Entrevista

Sociedade

Sandra Benfica: “O preconceito é um instrumento”

No dia 8 de Março, assinala-se o Dia Internacional da Mulher. Apesar dos avanços conquistados, subsistem muitas formas de discriminação. Sandra Benfica é dirigente do Movimento Democrático de Mulheres e considera que é através da luta que se defendem, se garantem e se cumprem os direitos das mulheres.

Estamos em 2021 e as mulheres continuam a ser discriminadas. É apenas fruto de preconceitos sociais ou esses preconceitos são consequência de uma discriminação que é instrumental para o sistema em que vivemos?

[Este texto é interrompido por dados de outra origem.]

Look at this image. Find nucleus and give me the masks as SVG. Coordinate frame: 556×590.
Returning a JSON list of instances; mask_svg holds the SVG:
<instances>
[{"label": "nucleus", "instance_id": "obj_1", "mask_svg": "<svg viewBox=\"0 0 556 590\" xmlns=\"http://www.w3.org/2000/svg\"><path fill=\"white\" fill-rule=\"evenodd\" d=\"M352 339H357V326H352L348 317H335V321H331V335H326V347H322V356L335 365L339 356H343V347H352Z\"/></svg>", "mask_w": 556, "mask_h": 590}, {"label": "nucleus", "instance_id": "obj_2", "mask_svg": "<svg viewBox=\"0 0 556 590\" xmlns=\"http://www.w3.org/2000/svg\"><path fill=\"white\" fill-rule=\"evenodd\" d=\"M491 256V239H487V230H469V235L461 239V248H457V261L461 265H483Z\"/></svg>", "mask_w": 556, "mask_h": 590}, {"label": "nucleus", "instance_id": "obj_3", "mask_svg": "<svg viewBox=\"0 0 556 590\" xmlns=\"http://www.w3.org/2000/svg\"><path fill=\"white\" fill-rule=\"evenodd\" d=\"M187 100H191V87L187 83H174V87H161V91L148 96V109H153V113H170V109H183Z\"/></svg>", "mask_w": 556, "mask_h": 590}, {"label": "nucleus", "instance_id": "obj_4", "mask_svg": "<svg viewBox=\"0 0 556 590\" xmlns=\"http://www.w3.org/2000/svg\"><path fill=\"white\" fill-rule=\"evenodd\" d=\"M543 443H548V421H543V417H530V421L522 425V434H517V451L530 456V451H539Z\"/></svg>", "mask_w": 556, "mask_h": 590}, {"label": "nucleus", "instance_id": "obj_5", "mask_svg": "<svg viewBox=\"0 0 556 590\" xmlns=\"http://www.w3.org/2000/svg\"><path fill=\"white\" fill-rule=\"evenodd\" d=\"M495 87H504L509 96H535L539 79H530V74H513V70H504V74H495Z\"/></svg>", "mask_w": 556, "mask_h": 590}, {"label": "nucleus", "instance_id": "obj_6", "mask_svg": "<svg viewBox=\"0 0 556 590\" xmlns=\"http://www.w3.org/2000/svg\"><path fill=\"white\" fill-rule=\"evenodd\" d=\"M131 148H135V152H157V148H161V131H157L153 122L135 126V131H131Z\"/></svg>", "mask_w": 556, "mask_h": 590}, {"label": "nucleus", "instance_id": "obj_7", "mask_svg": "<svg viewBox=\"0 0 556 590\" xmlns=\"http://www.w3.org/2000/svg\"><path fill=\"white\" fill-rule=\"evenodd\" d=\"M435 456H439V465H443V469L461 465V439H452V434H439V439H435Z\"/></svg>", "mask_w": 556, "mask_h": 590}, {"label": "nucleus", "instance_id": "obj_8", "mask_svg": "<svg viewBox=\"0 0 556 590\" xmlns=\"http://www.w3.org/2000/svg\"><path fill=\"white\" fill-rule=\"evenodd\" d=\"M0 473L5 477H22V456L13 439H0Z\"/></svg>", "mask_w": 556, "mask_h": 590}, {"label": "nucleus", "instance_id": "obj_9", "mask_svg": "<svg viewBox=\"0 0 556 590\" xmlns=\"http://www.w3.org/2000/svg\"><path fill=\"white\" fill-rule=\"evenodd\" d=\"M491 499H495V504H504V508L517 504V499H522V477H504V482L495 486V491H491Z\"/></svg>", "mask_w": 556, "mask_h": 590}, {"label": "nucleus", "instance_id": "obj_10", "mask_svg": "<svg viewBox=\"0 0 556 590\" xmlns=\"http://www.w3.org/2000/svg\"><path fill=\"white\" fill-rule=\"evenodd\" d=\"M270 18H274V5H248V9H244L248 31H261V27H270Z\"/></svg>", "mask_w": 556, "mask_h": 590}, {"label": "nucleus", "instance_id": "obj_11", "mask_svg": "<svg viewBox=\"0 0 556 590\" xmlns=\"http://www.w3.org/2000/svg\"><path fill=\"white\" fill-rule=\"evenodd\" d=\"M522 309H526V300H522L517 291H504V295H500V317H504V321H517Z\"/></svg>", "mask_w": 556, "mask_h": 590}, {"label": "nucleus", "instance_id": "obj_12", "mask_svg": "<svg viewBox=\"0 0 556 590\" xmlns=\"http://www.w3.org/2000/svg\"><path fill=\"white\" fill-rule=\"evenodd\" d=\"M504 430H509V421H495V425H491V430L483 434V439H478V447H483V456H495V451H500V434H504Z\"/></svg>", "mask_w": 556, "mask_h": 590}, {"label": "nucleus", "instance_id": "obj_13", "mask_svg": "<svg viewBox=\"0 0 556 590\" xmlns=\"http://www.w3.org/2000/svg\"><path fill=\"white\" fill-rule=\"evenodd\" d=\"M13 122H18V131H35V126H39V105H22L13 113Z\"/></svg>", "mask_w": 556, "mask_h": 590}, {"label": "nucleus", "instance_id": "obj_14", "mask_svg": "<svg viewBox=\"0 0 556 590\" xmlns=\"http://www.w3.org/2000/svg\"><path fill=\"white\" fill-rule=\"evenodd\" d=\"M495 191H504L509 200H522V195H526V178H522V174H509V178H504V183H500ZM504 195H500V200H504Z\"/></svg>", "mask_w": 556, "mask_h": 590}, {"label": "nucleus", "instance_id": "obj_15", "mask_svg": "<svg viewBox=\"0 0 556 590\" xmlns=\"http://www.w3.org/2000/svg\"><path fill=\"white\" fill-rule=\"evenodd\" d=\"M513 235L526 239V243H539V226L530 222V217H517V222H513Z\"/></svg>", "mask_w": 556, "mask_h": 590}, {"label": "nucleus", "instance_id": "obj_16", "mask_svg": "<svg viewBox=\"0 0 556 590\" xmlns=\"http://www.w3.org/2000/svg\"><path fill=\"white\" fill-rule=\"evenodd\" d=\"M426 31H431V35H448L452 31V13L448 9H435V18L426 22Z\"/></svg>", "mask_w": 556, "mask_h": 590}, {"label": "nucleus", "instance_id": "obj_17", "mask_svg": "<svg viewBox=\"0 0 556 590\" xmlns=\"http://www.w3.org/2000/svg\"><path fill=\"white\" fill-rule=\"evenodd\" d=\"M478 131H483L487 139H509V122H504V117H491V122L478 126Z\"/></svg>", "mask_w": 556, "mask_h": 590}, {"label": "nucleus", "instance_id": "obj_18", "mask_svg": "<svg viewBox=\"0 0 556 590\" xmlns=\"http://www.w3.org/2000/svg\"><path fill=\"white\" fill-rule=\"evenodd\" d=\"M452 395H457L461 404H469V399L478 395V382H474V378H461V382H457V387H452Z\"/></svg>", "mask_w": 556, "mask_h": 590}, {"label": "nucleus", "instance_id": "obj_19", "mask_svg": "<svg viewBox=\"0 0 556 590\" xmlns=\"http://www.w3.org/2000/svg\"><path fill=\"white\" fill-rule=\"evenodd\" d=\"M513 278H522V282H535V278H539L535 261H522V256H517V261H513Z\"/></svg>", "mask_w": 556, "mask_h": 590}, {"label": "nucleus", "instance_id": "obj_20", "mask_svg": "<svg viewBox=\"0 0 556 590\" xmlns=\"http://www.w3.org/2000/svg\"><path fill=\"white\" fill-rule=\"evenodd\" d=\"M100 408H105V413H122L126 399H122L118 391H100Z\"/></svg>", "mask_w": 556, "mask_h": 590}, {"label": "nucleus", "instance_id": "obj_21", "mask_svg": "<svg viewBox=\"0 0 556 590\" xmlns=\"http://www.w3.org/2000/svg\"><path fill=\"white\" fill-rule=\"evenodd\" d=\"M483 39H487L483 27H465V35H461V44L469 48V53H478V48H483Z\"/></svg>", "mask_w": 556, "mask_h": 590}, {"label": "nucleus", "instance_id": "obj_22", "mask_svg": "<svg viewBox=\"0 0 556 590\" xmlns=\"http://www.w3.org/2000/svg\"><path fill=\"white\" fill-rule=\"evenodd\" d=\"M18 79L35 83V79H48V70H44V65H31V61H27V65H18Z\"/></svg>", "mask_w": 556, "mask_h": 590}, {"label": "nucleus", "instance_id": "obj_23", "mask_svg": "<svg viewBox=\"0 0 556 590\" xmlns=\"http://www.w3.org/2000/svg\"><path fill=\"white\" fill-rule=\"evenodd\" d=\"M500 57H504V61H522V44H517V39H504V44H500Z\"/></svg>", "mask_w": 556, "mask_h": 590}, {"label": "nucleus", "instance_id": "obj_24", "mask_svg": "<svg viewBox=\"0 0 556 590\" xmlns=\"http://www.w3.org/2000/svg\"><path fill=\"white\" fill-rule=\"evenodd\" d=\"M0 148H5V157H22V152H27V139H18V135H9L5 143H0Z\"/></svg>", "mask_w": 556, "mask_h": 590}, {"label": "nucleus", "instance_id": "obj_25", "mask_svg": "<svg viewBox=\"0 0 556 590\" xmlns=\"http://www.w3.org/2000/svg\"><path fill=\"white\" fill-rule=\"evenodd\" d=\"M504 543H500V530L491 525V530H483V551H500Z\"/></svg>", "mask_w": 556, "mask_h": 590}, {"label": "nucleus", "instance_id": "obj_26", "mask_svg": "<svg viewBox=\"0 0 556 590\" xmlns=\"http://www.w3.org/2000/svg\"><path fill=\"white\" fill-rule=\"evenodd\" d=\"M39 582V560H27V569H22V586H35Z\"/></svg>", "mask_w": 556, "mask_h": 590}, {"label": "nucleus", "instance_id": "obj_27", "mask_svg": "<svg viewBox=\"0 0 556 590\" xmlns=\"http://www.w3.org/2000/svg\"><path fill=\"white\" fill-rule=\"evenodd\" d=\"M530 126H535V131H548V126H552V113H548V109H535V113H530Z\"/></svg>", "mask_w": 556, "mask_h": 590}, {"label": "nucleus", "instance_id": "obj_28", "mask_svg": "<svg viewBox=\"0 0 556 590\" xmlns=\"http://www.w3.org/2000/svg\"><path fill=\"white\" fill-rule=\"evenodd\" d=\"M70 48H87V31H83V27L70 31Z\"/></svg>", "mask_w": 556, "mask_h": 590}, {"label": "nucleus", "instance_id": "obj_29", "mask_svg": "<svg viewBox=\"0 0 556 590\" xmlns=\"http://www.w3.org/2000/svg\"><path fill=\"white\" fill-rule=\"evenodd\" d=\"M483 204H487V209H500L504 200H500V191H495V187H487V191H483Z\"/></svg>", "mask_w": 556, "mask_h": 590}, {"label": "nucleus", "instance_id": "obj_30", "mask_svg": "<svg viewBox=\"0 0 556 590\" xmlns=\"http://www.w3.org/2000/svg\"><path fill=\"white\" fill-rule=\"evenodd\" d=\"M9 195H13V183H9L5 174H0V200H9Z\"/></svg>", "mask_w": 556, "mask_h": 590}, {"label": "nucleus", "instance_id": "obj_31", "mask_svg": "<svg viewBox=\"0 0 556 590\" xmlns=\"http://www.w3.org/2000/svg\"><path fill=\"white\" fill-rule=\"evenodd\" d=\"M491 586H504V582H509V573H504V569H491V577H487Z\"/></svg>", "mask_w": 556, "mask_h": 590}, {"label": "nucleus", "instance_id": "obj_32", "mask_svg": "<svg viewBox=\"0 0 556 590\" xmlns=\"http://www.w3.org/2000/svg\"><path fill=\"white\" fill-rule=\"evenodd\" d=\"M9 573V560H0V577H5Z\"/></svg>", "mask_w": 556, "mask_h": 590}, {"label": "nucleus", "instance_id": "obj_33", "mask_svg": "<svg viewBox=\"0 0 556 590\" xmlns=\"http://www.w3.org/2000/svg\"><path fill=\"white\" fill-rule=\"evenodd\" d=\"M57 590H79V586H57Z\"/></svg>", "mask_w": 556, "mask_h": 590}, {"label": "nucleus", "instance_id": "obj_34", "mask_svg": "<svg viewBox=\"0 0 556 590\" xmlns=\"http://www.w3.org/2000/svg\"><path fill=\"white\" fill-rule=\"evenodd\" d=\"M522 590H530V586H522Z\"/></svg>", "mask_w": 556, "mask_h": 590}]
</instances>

Se existe preconceito? Existe, como é evidente. Mas o preconceito não é a raiz dos problemas da discriminação das mulheres. Se quiser, o preconceito é um instrumento e é também uma consequência, da discriminação que é estrutural, da desigualdade que é estrutural. Os problemas fundamentais das mulheres prendem-se ao nível da desigualdade estrutural que existe na sociedade e decorre, naturalmente, daquilo que é a valorização do papel das mulheres na sociedade. E esse papel, particularmente ao nível do trabalho, do seu papel no trabalho, e também nas suas diferentes condições, nomeadamente também a valorização, ou a desvalorização, que se faz da maternidade. E, portanto, depois existe um conjunto de consequências mas algumas não são consequências, algumas são até muletas que servem, necessariamente, para garantir que as mulheres ficam confinadas nesse estatuto que, naquele período e naquele momento muito em concreto, interessa ou não ao capital. 

Podemos então dizer que a discriminação sobre as mulheres é estrutural?

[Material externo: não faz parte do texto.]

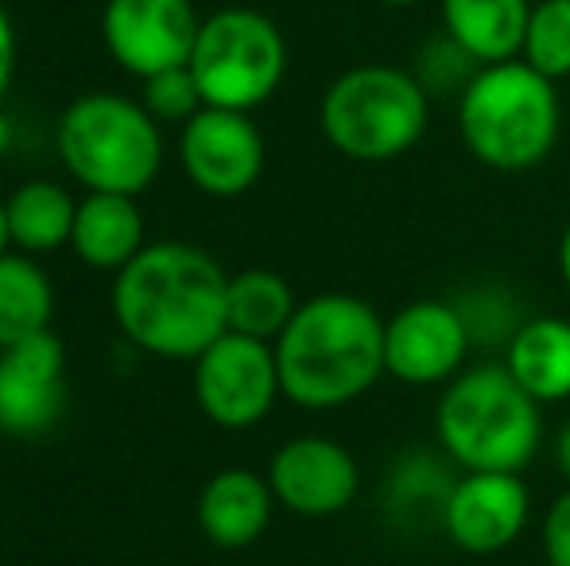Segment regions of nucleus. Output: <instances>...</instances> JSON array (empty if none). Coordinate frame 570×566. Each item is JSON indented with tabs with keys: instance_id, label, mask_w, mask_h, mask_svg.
<instances>
[{
	"instance_id": "bb28decb",
	"label": "nucleus",
	"mask_w": 570,
	"mask_h": 566,
	"mask_svg": "<svg viewBox=\"0 0 570 566\" xmlns=\"http://www.w3.org/2000/svg\"><path fill=\"white\" fill-rule=\"evenodd\" d=\"M12 75H16V28H12V16H8L4 0H0V98H4Z\"/></svg>"
},
{
	"instance_id": "2eb2a0df",
	"label": "nucleus",
	"mask_w": 570,
	"mask_h": 566,
	"mask_svg": "<svg viewBox=\"0 0 570 566\" xmlns=\"http://www.w3.org/2000/svg\"><path fill=\"white\" fill-rule=\"evenodd\" d=\"M272 513H276V493H272L268 477L240 466L214 474L198 493L195 508L203 536L222 552L253 547L268 532Z\"/></svg>"
},
{
	"instance_id": "1a4fd4ad",
	"label": "nucleus",
	"mask_w": 570,
	"mask_h": 566,
	"mask_svg": "<svg viewBox=\"0 0 570 566\" xmlns=\"http://www.w3.org/2000/svg\"><path fill=\"white\" fill-rule=\"evenodd\" d=\"M470 349L473 334L458 302L415 299L384 318V373L400 385H446L462 373Z\"/></svg>"
},
{
	"instance_id": "412c9836",
	"label": "nucleus",
	"mask_w": 570,
	"mask_h": 566,
	"mask_svg": "<svg viewBox=\"0 0 570 566\" xmlns=\"http://www.w3.org/2000/svg\"><path fill=\"white\" fill-rule=\"evenodd\" d=\"M295 310H299L295 291L279 272L248 268L240 276H229V295H226L229 330L248 334V338H261V341H276L284 334V326L292 322Z\"/></svg>"
},
{
	"instance_id": "f257e3e1",
	"label": "nucleus",
	"mask_w": 570,
	"mask_h": 566,
	"mask_svg": "<svg viewBox=\"0 0 570 566\" xmlns=\"http://www.w3.org/2000/svg\"><path fill=\"white\" fill-rule=\"evenodd\" d=\"M229 276L187 241L144 245L114 284V315L136 349L164 361H195L229 330Z\"/></svg>"
},
{
	"instance_id": "4be33fe9",
	"label": "nucleus",
	"mask_w": 570,
	"mask_h": 566,
	"mask_svg": "<svg viewBox=\"0 0 570 566\" xmlns=\"http://www.w3.org/2000/svg\"><path fill=\"white\" fill-rule=\"evenodd\" d=\"M520 59L548 75L551 82L570 78V0H540L532 4Z\"/></svg>"
},
{
	"instance_id": "a878e982",
	"label": "nucleus",
	"mask_w": 570,
	"mask_h": 566,
	"mask_svg": "<svg viewBox=\"0 0 570 566\" xmlns=\"http://www.w3.org/2000/svg\"><path fill=\"white\" fill-rule=\"evenodd\" d=\"M540 539H543V559H548V566H570V489L559 493L548 513H543Z\"/></svg>"
},
{
	"instance_id": "c85d7f7f",
	"label": "nucleus",
	"mask_w": 570,
	"mask_h": 566,
	"mask_svg": "<svg viewBox=\"0 0 570 566\" xmlns=\"http://www.w3.org/2000/svg\"><path fill=\"white\" fill-rule=\"evenodd\" d=\"M559 276H563L567 291H570V221L563 229V241H559Z\"/></svg>"
},
{
	"instance_id": "a211bd4d",
	"label": "nucleus",
	"mask_w": 570,
	"mask_h": 566,
	"mask_svg": "<svg viewBox=\"0 0 570 566\" xmlns=\"http://www.w3.org/2000/svg\"><path fill=\"white\" fill-rule=\"evenodd\" d=\"M532 0H443L446 31L481 62H509L524 47Z\"/></svg>"
},
{
	"instance_id": "9d476101",
	"label": "nucleus",
	"mask_w": 570,
	"mask_h": 566,
	"mask_svg": "<svg viewBox=\"0 0 570 566\" xmlns=\"http://www.w3.org/2000/svg\"><path fill=\"white\" fill-rule=\"evenodd\" d=\"M198 28L203 20L190 0H106L101 12L106 51L140 82L159 70L187 67Z\"/></svg>"
},
{
	"instance_id": "dca6fc26",
	"label": "nucleus",
	"mask_w": 570,
	"mask_h": 566,
	"mask_svg": "<svg viewBox=\"0 0 570 566\" xmlns=\"http://www.w3.org/2000/svg\"><path fill=\"white\" fill-rule=\"evenodd\" d=\"M144 210L132 195H109V190H86L75 214L70 249L86 268L120 272L128 260L144 249Z\"/></svg>"
},
{
	"instance_id": "4468645a",
	"label": "nucleus",
	"mask_w": 570,
	"mask_h": 566,
	"mask_svg": "<svg viewBox=\"0 0 570 566\" xmlns=\"http://www.w3.org/2000/svg\"><path fill=\"white\" fill-rule=\"evenodd\" d=\"M67 404V354L55 330L0 346V430L43 435Z\"/></svg>"
},
{
	"instance_id": "473e14b6",
	"label": "nucleus",
	"mask_w": 570,
	"mask_h": 566,
	"mask_svg": "<svg viewBox=\"0 0 570 566\" xmlns=\"http://www.w3.org/2000/svg\"><path fill=\"white\" fill-rule=\"evenodd\" d=\"M0 500H4V485H0Z\"/></svg>"
},
{
	"instance_id": "f3484780",
	"label": "nucleus",
	"mask_w": 570,
	"mask_h": 566,
	"mask_svg": "<svg viewBox=\"0 0 570 566\" xmlns=\"http://www.w3.org/2000/svg\"><path fill=\"white\" fill-rule=\"evenodd\" d=\"M504 369L532 400H570V322L559 315H535L504 341Z\"/></svg>"
},
{
	"instance_id": "2f4dec72",
	"label": "nucleus",
	"mask_w": 570,
	"mask_h": 566,
	"mask_svg": "<svg viewBox=\"0 0 570 566\" xmlns=\"http://www.w3.org/2000/svg\"><path fill=\"white\" fill-rule=\"evenodd\" d=\"M381 4H389V8H412V4H420V0H381Z\"/></svg>"
},
{
	"instance_id": "f03ea898",
	"label": "nucleus",
	"mask_w": 570,
	"mask_h": 566,
	"mask_svg": "<svg viewBox=\"0 0 570 566\" xmlns=\"http://www.w3.org/2000/svg\"><path fill=\"white\" fill-rule=\"evenodd\" d=\"M272 349L287 400L311 411L345 408L384 377V318L357 295L323 291L299 302Z\"/></svg>"
},
{
	"instance_id": "ddd939ff",
	"label": "nucleus",
	"mask_w": 570,
	"mask_h": 566,
	"mask_svg": "<svg viewBox=\"0 0 570 566\" xmlns=\"http://www.w3.org/2000/svg\"><path fill=\"white\" fill-rule=\"evenodd\" d=\"M179 159L187 179L203 195L237 198L261 179L264 137L248 113L206 106L183 125Z\"/></svg>"
},
{
	"instance_id": "6e6552de",
	"label": "nucleus",
	"mask_w": 570,
	"mask_h": 566,
	"mask_svg": "<svg viewBox=\"0 0 570 566\" xmlns=\"http://www.w3.org/2000/svg\"><path fill=\"white\" fill-rule=\"evenodd\" d=\"M195 400L210 424L248 430L272 416L279 388V365L272 341L226 330L195 357Z\"/></svg>"
},
{
	"instance_id": "b1692460",
	"label": "nucleus",
	"mask_w": 570,
	"mask_h": 566,
	"mask_svg": "<svg viewBox=\"0 0 570 566\" xmlns=\"http://www.w3.org/2000/svg\"><path fill=\"white\" fill-rule=\"evenodd\" d=\"M478 70H481V62L458 43L451 31H443V36L423 43L412 75L420 78V86L428 93H458V98H462V90L473 82Z\"/></svg>"
},
{
	"instance_id": "423d86ee",
	"label": "nucleus",
	"mask_w": 570,
	"mask_h": 566,
	"mask_svg": "<svg viewBox=\"0 0 570 566\" xmlns=\"http://www.w3.org/2000/svg\"><path fill=\"white\" fill-rule=\"evenodd\" d=\"M431 121V93L412 70L353 67L331 82L318 106L323 137L357 163H384L423 140Z\"/></svg>"
},
{
	"instance_id": "c756f323",
	"label": "nucleus",
	"mask_w": 570,
	"mask_h": 566,
	"mask_svg": "<svg viewBox=\"0 0 570 566\" xmlns=\"http://www.w3.org/2000/svg\"><path fill=\"white\" fill-rule=\"evenodd\" d=\"M16 132H12V121H8V113L0 109V156H8V148H12Z\"/></svg>"
},
{
	"instance_id": "39448f33",
	"label": "nucleus",
	"mask_w": 570,
	"mask_h": 566,
	"mask_svg": "<svg viewBox=\"0 0 570 566\" xmlns=\"http://www.w3.org/2000/svg\"><path fill=\"white\" fill-rule=\"evenodd\" d=\"M59 156L86 190L140 198L164 167V137L144 101L82 93L59 121Z\"/></svg>"
},
{
	"instance_id": "9b49d317",
	"label": "nucleus",
	"mask_w": 570,
	"mask_h": 566,
	"mask_svg": "<svg viewBox=\"0 0 570 566\" xmlns=\"http://www.w3.org/2000/svg\"><path fill=\"white\" fill-rule=\"evenodd\" d=\"M528 516H532V493L520 474L462 469V477L446 493L439 524L458 552L497 555L524 536Z\"/></svg>"
},
{
	"instance_id": "5701e85b",
	"label": "nucleus",
	"mask_w": 570,
	"mask_h": 566,
	"mask_svg": "<svg viewBox=\"0 0 570 566\" xmlns=\"http://www.w3.org/2000/svg\"><path fill=\"white\" fill-rule=\"evenodd\" d=\"M451 485H454L451 474L435 458H428V454H404L396 461V469H392V485H389L392 508H400V513H412V508L423 513V508H431L435 520H443V505Z\"/></svg>"
},
{
	"instance_id": "393cba45",
	"label": "nucleus",
	"mask_w": 570,
	"mask_h": 566,
	"mask_svg": "<svg viewBox=\"0 0 570 566\" xmlns=\"http://www.w3.org/2000/svg\"><path fill=\"white\" fill-rule=\"evenodd\" d=\"M140 101L156 121H175V125H187L198 109H206L203 90H198L190 67H171V70H159V75L144 78Z\"/></svg>"
},
{
	"instance_id": "6ab92c4d",
	"label": "nucleus",
	"mask_w": 570,
	"mask_h": 566,
	"mask_svg": "<svg viewBox=\"0 0 570 566\" xmlns=\"http://www.w3.org/2000/svg\"><path fill=\"white\" fill-rule=\"evenodd\" d=\"M4 214H8L12 249L28 252V257H39V252H55V249H62V245H70L78 202L59 182L31 179L4 198Z\"/></svg>"
},
{
	"instance_id": "7c9ffc66",
	"label": "nucleus",
	"mask_w": 570,
	"mask_h": 566,
	"mask_svg": "<svg viewBox=\"0 0 570 566\" xmlns=\"http://www.w3.org/2000/svg\"><path fill=\"white\" fill-rule=\"evenodd\" d=\"M12 249V237H8V214H4V202H0V257Z\"/></svg>"
},
{
	"instance_id": "cd10ccee",
	"label": "nucleus",
	"mask_w": 570,
	"mask_h": 566,
	"mask_svg": "<svg viewBox=\"0 0 570 566\" xmlns=\"http://www.w3.org/2000/svg\"><path fill=\"white\" fill-rule=\"evenodd\" d=\"M556 466H559V474L570 481V419L559 427V435H556Z\"/></svg>"
},
{
	"instance_id": "f8f14e48",
	"label": "nucleus",
	"mask_w": 570,
	"mask_h": 566,
	"mask_svg": "<svg viewBox=\"0 0 570 566\" xmlns=\"http://www.w3.org/2000/svg\"><path fill=\"white\" fill-rule=\"evenodd\" d=\"M268 485L279 508L307 520H326L357 500L361 466L338 438L299 435L272 454Z\"/></svg>"
},
{
	"instance_id": "0eeeda50",
	"label": "nucleus",
	"mask_w": 570,
	"mask_h": 566,
	"mask_svg": "<svg viewBox=\"0 0 570 566\" xmlns=\"http://www.w3.org/2000/svg\"><path fill=\"white\" fill-rule=\"evenodd\" d=\"M187 67L206 106L253 113L284 82L287 43L256 8H222L203 20Z\"/></svg>"
},
{
	"instance_id": "7ed1b4c3",
	"label": "nucleus",
	"mask_w": 570,
	"mask_h": 566,
	"mask_svg": "<svg viewBox=\"0 0 570 566\" xmlns=\"http://www.w3.org/2000/svg\"><path fill=\"white\" fill-rule=\"evenodd\" d=\"M559 93L524 59L489 62L458 98V132L478 163L504 175L540 167L559 140Z\"/></svg>"
},
{
	"instance_id": "aec40b11",
	"label": "nucleus",
	"mask_w": 570,
	"mask_h": 566,
	"mask_svg": "<svg viewBox=\"0 0 570 566\" xmlns=\"http://www.w3.org/2000/svg\"><path fill=\"white\" fill-rule=\"evenodd\" d=\"M55 287L28 252L0 257V346L51 330Z\"/></svg>"
},
{
	"instance_id": "20e7f679",
	"label": "nucleus",
	"mask_w": 570,
	"mask_h": 566,
	"mask_svg": "<svg viewBox=\"0 0 570 566\" xmlns=\"http://www.w3.org/2000/svg\"><path fill=\"white\" fill-rule=\"evenodd\" d=\"M540 400L517 385L501 365H473L446 380L435 408V435L443 454L462 469L520 474L543 438Z\"/></svg>"
}]
</instances>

É tão estrutural como a discriminação que existe sobre tantos outros grupos. Repare, quando se diz que a desigualdade entre países ricos e entre países pobres se vai acentuando, naturalmente que também entre homens e mulheres se vai acentuando, de acordo com aquilo que são os objetivos do sistema económico. As mulheres não são uma coisa, como costumam ser tratadas, como um grupo à parte, remetidas para o interno feminino. As mulheres são mais de 50% da população, as mulheres contribuem para o desenvolvimento do país, as mulheres, por exemplo, no quadro desta pandemia, estão na linha da frente e que ninguém venha dizer o contrário. São elas que estão nas linhas avançadas, são elas que estão na saúde, são elas que estão na educação, são elas que estão nos cuidados, são elas que estão na maior parte dos serviços que são considerados absolutamente essenciais e, no entanto, são elas que continuam a ter os salários mais baixos, são elas que continuam a ser discriminadas de uma forma absolutamente aviltante.

É isso que explica a discriminação salarial?

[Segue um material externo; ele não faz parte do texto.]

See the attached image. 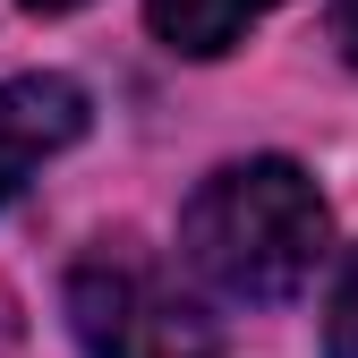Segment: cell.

Claro, evidente. Aquilo que nos roubam do nosso salário não vai para o salário dos homens [trabalhadores].

Há quem entenda que haver mais mulheres em cargos de chefia ou em cargos de administração de grandes empresas permitiria esbater essa desigualdade.

Bom, se nós formos ver em algumas empresas, cujos cargos de topo são ocupados por mulheres, e se formos analisar se isso fez aumentar ou diminuir, neste caso, a discriminação salarial, por exemplo, ou as discriminações indiretas que vezam sobre as mulheres, eu acho que não há nenhuma evidência nesse sentido. Naturalmente que o MDM sempre se bateu, e bate-se, para que não haja nenhuma discriminação no acesso das mulheres, por exemplo, à carreira, como é óbvio. Mas nós não vemos a participação das mulheres apenas num âmbito de representação política, e neste caso representação política, por exemplo, na Assembleia da República ou nas autarquias, ou nas chefias das multinacionais. A nossa questão de princípio prende-se com a possibilidade, para já, de não haver nenhuma forma institucional de discriminação, como existia de proibição concreta da participação das mulheres em vários espaços da vida, mas a participação das mulheres não se esgota nisto. 

As mulheres para participarem precisam de ter condições sociais e económicas para o fazer. Portanto, não nos opomos a uma ideia de que as mulheres têm que ocupar lugares de topo, desde logo na administração pública, mas o que nos preocupa é por que é que as mulheres não os ocupam. E não os ocupam porque há atrasos muito substanciais naquilo que é a capacidade das mulheres progredirem na carreira. Mas vamos lá ver, há quanto tempo é que as carreiras estão congeladas? O problema do congelamento das carreiras é um obstáculo muito sério para que as mulheres possam ocupar lugares de topo e, portanto, isto tem que entrar na esfera daquilo que é a discussão desta matéria, não pode ser um ato isolado.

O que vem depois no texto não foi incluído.